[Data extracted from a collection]

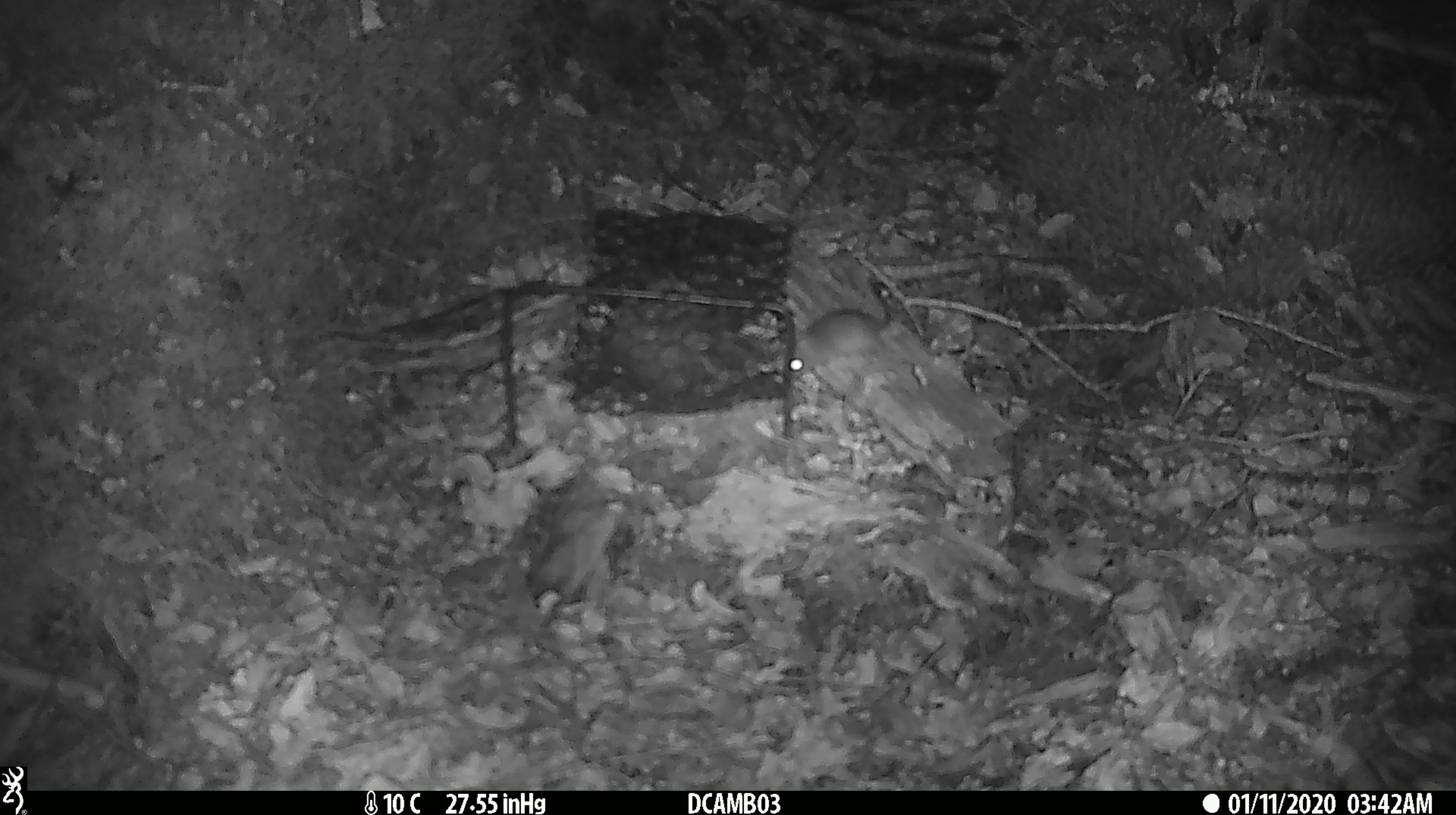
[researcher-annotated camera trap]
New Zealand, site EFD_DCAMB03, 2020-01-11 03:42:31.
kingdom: Animalia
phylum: Chordata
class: Mammalia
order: Rodentia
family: Muridae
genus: Mus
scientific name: Mus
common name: mouse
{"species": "mouse (Mus)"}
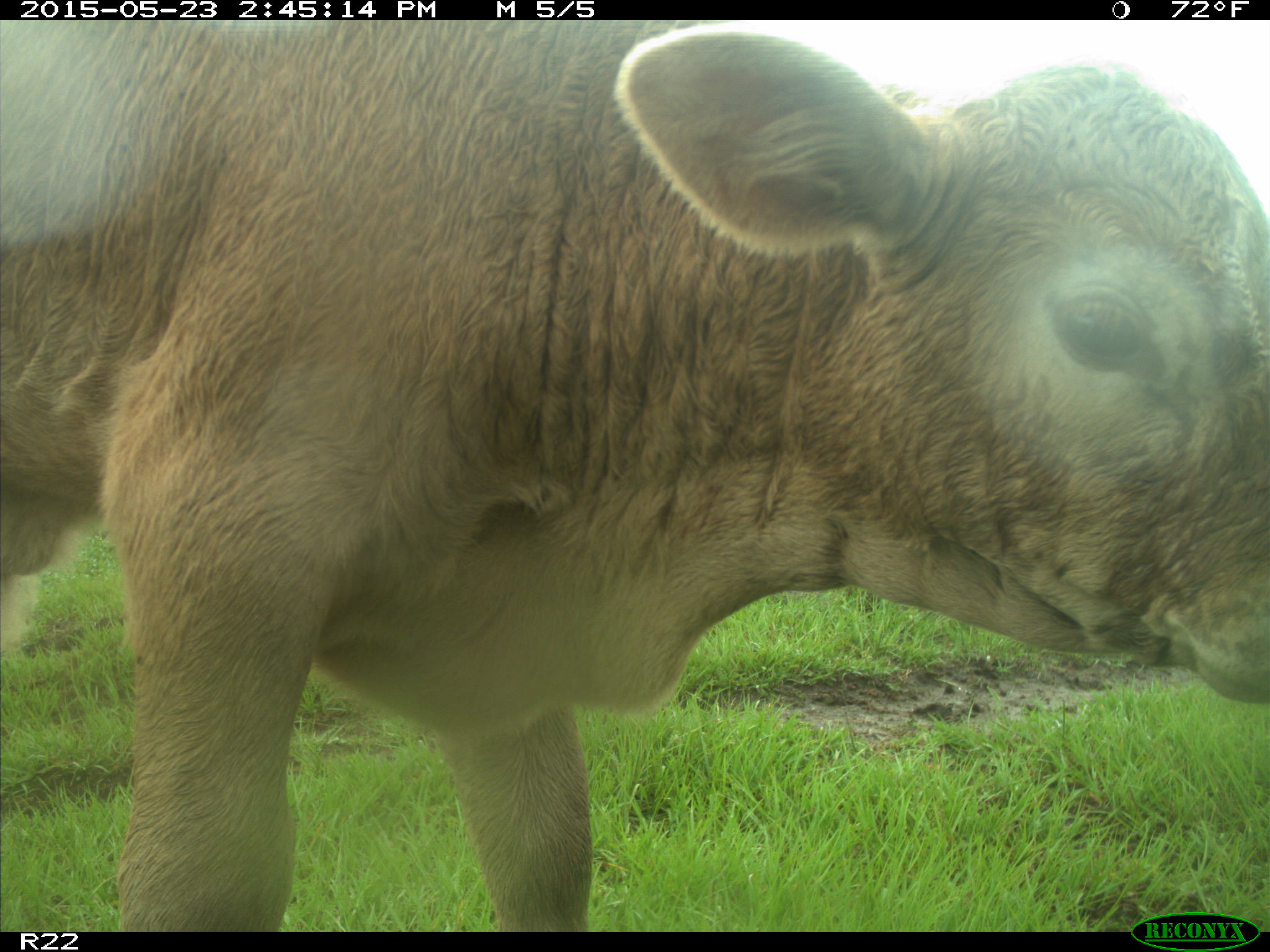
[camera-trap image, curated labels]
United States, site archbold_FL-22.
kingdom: Animalia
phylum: Chordata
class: Aves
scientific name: Aves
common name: birds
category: unidentified bird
Unidentified bird (birds) (Aves).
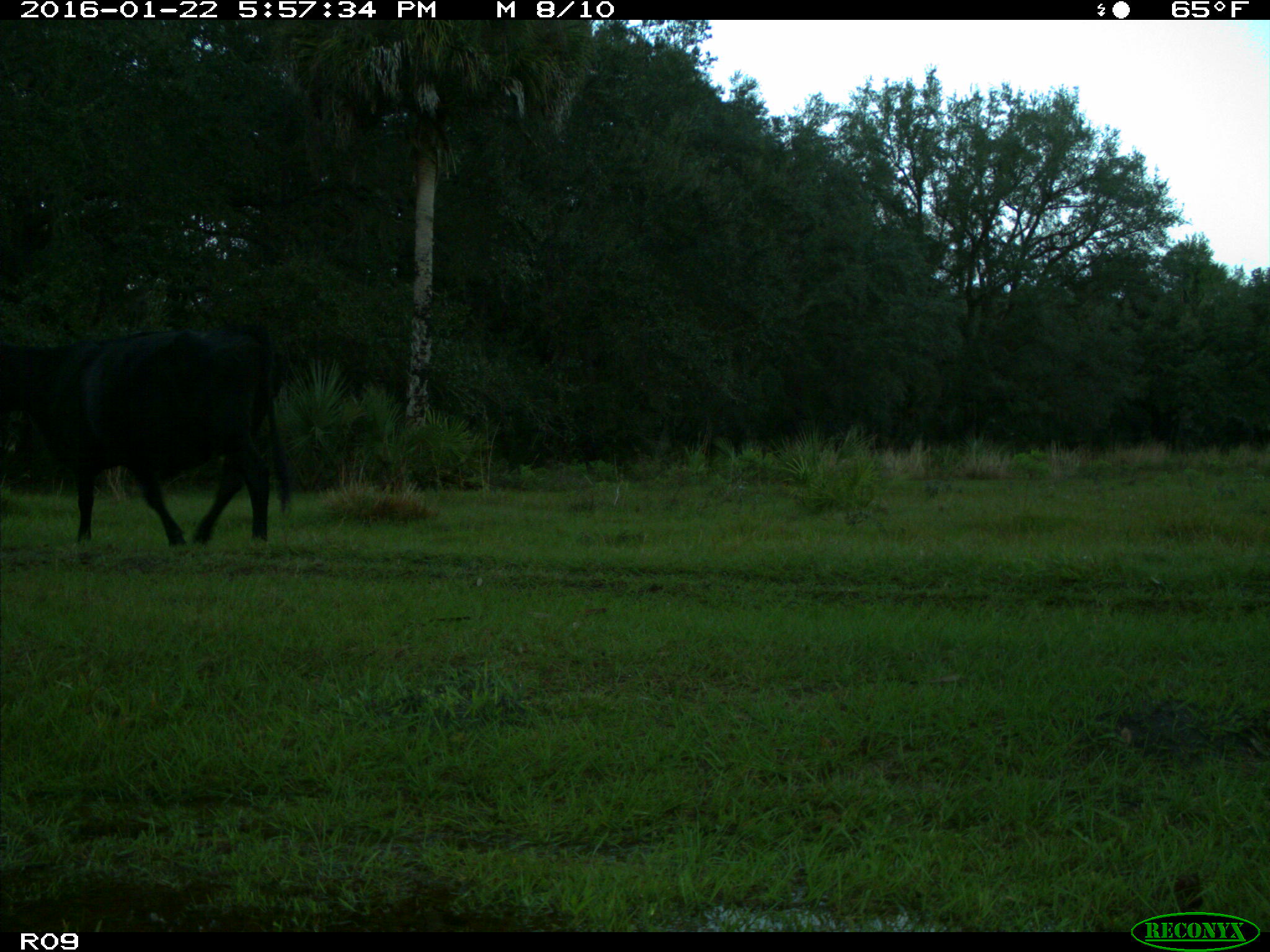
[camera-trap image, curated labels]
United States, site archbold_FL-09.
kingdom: Animalia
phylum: Chordata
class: Mammalia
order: Artiodactyla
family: Bovidae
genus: Bos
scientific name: Bos taurus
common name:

● Task prompt:
Count, in the records above, the lines that include "common", and give the number with nothing added.

● Answer to this problem:
3